Página:
────────────────────

Homilía del Obispo de Guadix, Mons. Ginés García Beltrán, el 13 de Diciembre de 2015.
«Gritad jubilosos: Qué grande es en medio de ti el Santo de Israel» (Is 12)
Es el estribillo que hemos ido repitiendo en el salmo, y que expresa con gran claridad la verdad que hoy experimenta nuestro corazón: el Santo de Israel es grande en medio de nosotros. Por eso, es este nuestro grito de júbilo al comenzar este Año Santo dedicado a la misericordia, al que nos ha convocado el Papa Francisco.
Con la apertura de la puerta Santa en esta S.A.I Catedral hemos dado comienzo a un año que, sin duda, será un año de gracia. Estoy seguro que el Señor quiere bendecirnos, y lo va a hacer. Nos va a mostrar su Rostro misericordioso para que también nosotros seamos misericordiosos con los demás. Esta Puerta habrá de ser verdaderamente una puerta de misericordia «a través de la que cualquiera que entre podrá experimentar el amor de Dios que consuela, que perdona y ofrece esperanza» (MV, 3).
Las lecturas de la Palabra de Dios que hemos proclamado en este tercer domingo del Adviento, conocido también como domingo Gaudete, nos introducen en el contenido y en el espíritu del Jubileo de la Misericordia. La palabra que define el mensaje de este domingo de Adviento es la alegría. Todas las lecturas, de una u otra forma, nos hablan de alegría. Y no hay mayor alegría que experimentar el amor que Dios nos tiene, conocer y vivir que nuestro Dios es misericordioso. En la misericordia encontramos las entrañas mismas de nuestro Dios.

────────────────────

Instrucción escrita A: Reproduzca cada línea de los registros que contenga la cadena "point", teniendo en cuenta que se distinguen mayúsculas y minúsculas.

Preguntas espaciales sobre escenas
────────────────────

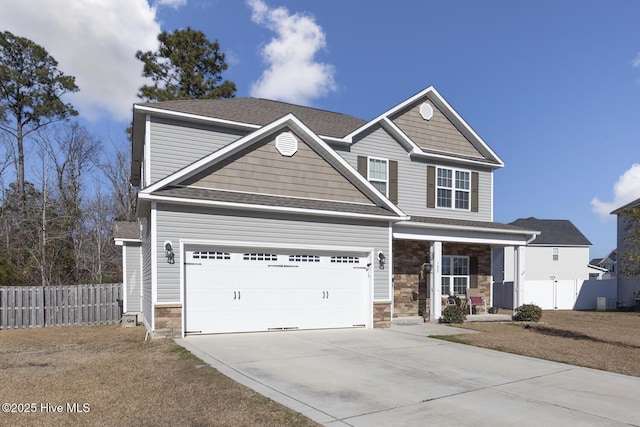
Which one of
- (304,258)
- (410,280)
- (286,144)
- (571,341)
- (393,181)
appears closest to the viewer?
(571,341)

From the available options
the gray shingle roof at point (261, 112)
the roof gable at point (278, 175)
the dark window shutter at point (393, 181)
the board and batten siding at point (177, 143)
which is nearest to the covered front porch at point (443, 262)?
the dark window shutter at point (393, 181)

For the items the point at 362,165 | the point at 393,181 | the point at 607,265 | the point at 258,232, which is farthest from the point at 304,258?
the point at 607,265

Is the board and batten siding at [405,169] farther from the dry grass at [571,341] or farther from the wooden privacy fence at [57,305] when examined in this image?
the wooden privacy fence at [57,305]

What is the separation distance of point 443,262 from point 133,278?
39.7 ft

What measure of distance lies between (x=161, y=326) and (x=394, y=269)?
9.13 metres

────────────────────

Instrucción escrita B:
Responda, a partir de la homilía, a estas preguntas:
(i) ¿Quién ha convocado el Año Santo dedicado a la misericordia?
(ii) ¿Con qué otro nombre se conoce el tercer domingo del Adviento?
(iii) ¿Qué palabra define el mensaje de ese domingo de Adviento?

Respuesta A:
the gray shingle roof at point (261, 112)
the roof gable at point (278, 175)
the dark window shutter at point (393, 181)
the board and batten siding at point (177, 143)
which is nearest to the covered front porch at point (443, 262)?
the dark window shutter at point (393, 181)
For the items the point at 362,165 | the point at 393,181 | the point at 607,265 | the point at 258,232, which is farthest from the point at 304,258?
the point at 607,265
What is the separation distance of point 443,262 from point 133,278?

Respuesta B:
(i) El Papa Francisco.
(ii) Domingo Gaudete.
(iii) La alegría.